#### [Task goal]
Where the line containing "scientific name: Neotoma" appears, end your copy; everything from the first line of the records below up to and including it must be reproduced exactly.

*** Opening Extracted data ***

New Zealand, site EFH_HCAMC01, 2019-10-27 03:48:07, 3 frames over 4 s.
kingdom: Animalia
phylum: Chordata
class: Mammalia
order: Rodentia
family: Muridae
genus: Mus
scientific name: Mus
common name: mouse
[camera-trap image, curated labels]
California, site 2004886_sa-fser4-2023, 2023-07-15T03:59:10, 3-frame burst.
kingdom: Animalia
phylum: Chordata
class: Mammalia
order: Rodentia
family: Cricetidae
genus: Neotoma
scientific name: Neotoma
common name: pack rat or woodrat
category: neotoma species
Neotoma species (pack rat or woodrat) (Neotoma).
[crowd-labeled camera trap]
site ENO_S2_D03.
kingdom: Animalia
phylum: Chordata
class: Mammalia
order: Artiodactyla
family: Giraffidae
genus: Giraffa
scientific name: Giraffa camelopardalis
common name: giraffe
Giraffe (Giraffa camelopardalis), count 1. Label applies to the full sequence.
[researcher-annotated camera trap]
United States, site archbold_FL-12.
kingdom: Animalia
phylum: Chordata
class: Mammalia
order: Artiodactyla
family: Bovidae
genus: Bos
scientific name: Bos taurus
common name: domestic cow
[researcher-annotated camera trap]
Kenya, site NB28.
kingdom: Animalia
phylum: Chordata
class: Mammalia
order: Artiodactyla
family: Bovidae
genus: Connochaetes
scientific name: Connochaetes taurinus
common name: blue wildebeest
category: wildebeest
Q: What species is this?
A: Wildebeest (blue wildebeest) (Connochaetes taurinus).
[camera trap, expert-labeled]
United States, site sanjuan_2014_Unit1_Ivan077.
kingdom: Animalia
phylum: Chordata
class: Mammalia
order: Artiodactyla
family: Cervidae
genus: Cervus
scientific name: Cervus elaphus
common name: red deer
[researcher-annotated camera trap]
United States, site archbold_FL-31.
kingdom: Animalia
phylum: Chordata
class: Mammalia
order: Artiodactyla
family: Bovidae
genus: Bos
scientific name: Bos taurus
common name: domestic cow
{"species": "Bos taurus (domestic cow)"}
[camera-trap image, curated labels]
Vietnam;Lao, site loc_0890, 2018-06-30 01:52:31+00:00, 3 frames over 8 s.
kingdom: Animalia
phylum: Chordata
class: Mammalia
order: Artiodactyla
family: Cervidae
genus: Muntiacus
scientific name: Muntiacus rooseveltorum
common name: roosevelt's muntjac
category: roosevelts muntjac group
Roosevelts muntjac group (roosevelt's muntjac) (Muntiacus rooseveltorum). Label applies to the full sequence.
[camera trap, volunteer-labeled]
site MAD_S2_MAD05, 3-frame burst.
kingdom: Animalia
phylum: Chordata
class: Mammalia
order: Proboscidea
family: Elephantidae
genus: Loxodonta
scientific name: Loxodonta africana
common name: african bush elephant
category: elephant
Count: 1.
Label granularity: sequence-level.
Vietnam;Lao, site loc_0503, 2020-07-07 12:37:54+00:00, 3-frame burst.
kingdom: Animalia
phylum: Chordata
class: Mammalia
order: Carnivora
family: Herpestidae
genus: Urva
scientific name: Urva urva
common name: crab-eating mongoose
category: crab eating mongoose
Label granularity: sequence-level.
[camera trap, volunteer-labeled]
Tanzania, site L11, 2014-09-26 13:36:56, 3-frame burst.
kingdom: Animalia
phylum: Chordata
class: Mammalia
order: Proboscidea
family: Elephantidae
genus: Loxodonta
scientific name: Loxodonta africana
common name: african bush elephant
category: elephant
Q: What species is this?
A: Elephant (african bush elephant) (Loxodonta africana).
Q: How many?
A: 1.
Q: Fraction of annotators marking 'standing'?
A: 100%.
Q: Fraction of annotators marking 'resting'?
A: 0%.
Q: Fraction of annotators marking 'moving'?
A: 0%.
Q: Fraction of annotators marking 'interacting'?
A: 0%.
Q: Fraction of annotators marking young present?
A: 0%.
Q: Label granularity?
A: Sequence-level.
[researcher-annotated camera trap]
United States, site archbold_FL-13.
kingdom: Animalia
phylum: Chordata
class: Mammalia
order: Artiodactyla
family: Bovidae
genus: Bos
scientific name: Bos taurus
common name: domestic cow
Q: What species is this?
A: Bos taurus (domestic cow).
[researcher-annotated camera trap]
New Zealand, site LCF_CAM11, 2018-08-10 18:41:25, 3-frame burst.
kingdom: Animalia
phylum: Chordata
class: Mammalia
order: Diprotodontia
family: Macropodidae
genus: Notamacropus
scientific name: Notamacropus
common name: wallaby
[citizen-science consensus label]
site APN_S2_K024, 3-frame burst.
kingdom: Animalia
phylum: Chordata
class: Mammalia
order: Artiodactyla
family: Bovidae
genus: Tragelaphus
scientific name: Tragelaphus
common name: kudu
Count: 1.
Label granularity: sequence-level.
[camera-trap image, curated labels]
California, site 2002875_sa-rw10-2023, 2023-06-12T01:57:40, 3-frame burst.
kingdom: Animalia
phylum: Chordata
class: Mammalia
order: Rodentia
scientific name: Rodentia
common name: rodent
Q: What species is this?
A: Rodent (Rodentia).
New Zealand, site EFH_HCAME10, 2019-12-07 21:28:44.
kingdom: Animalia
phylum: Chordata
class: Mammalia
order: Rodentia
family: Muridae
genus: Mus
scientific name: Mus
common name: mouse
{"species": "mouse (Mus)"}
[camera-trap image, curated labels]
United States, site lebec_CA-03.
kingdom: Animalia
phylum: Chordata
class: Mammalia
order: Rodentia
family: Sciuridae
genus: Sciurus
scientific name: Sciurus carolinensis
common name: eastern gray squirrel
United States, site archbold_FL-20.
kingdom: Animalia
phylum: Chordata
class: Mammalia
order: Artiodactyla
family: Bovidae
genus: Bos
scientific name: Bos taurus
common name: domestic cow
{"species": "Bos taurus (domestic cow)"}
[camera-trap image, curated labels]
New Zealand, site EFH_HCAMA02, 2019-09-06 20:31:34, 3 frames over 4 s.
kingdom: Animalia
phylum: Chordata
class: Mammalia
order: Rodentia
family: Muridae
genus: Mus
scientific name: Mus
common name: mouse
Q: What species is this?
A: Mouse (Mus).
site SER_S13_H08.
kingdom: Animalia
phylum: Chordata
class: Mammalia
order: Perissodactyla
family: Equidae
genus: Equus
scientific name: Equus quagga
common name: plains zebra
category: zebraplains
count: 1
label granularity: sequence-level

*** Closing Extracted data ***

#### [Expected output]
New Zealand, site EFH_HCAMC01, 2019-10-27 03:48:07, 3 frames over 4 s.
kingdom: Animalia
phylum: Chordata
class: Mammalia
order: Rodentia
family: Muridae
genus: Mus
scientific name: Mus
common name: mouse
[camera-trap image, curated labels]
California, site 2004886_sa-fser4-2023, 2023-07-15T03:59:10, 3-frame burst.
kingdom: Animalia
phylum: Chordata
class: Mammalia
order: Rodentia
family: Cricetidae
genus: Neotoma
scientific name: Neotoma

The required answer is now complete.